Center for the
Study of Resilience

Coming Soon: the Woodson Center for the Study of Resilience

What enables people to overcome extraordinary obstacles, tragedy, and trauma?

What kinds of strength and innovation exist in marginalized communities?

Which indigenous solutions to social problems show the most promise?

Since the American founding, the innovation and promise of limited government has depended on a thriving ecosystem of “voluntary associations,” first documented by Alexis de Tocqueville. Such emergent organizations of human effort built entire towns, addressed an endless variety of social problems, and, notably, enabled countless members of a formerly enslaved race to both survive and thrive in a time when much of the country remained largely hostile to their presence.

While acknowledging the reality of real obstacles, tragedy, and trauma, it is also true that lower-income people and communities are not defined or confined by difficult circumstances and the capacity to improve their lives and those around them when given the chance to succeed.

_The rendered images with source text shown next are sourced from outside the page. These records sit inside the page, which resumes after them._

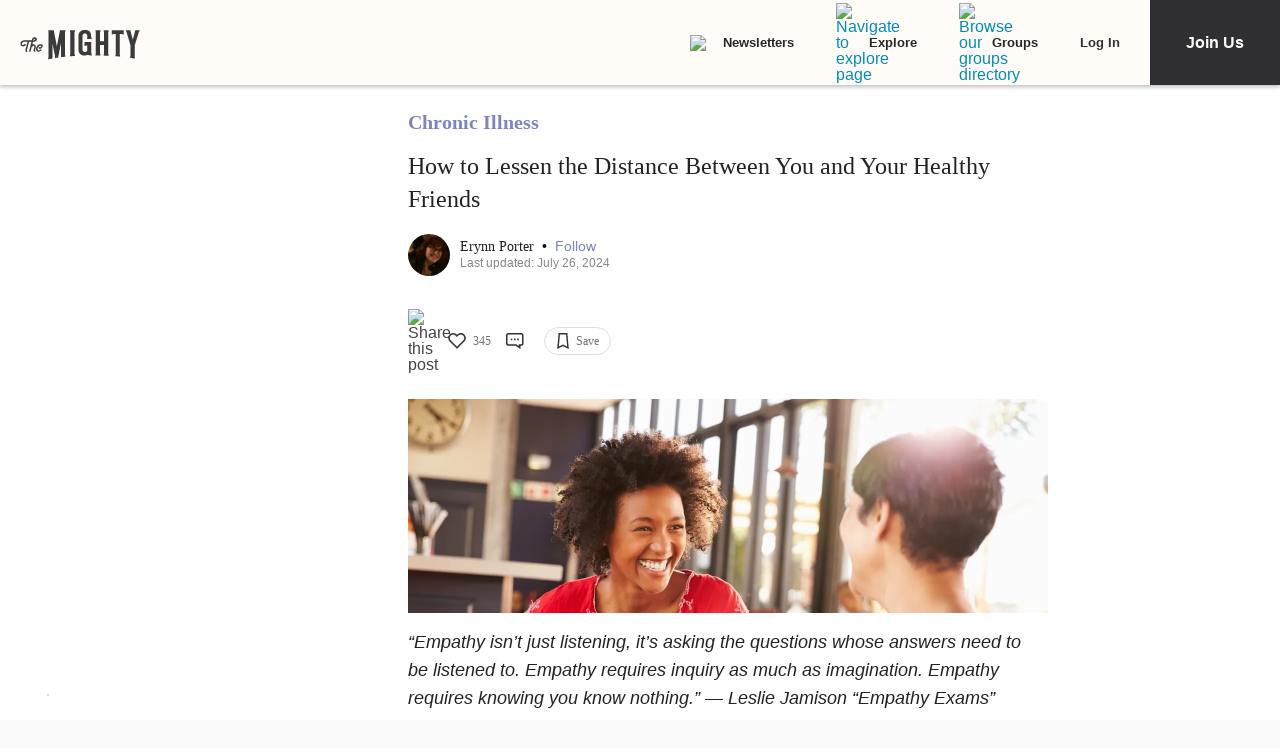

--- FILE ---
content_type: application/javascript; charset=utf-8
request_url: https://fundingchoicesmessages.google.com/f/AGSKWxWCdewOxWGU9VxGXCCRSQicvTvLIvBia0RLZ6CH7D71_oAWYOnNTH60yHVPKw9o413xtYvSYJweyg07gBnW2fHfItvJCnHFsiveWs9TLBe-MxTFDSbou9cCGToheesgQrv4jYJDCw2HEB4_FOPPImQSTD8Vf3c_xj_Kj0izoMD0eGbcW2fXw7HgMYPm/_/adbrite_/embed_ad./aseadnshow./pc/ads./ads160.
body_size: -1293
content:
window['278d3950-f15a-4139-8322-445f413751c8'] = true;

Under the direction of Senior Fellow Dr. Anthony Bradley, professor of Religious Studies at the King’s College, the Woodson Center for the Study of Resilience will disrupt the prevailing tendency to view lower-income Americans, and Black Americans in particular, through the lens of pathology and supposedly insurmountable external limitations by serving as a virtual repository for research, writing, discussion and media engagement on resilience. It will do this by partnering with likeminded institutions to make the four decades of the Woodson Center’s work on upward mobility and neighborhood revitalization available to students, researchers, journalists, and the general public; by drawing greater attention to the successes of neighborhood-level solutions; and by identifying and filling gaps in current resilience-driven research.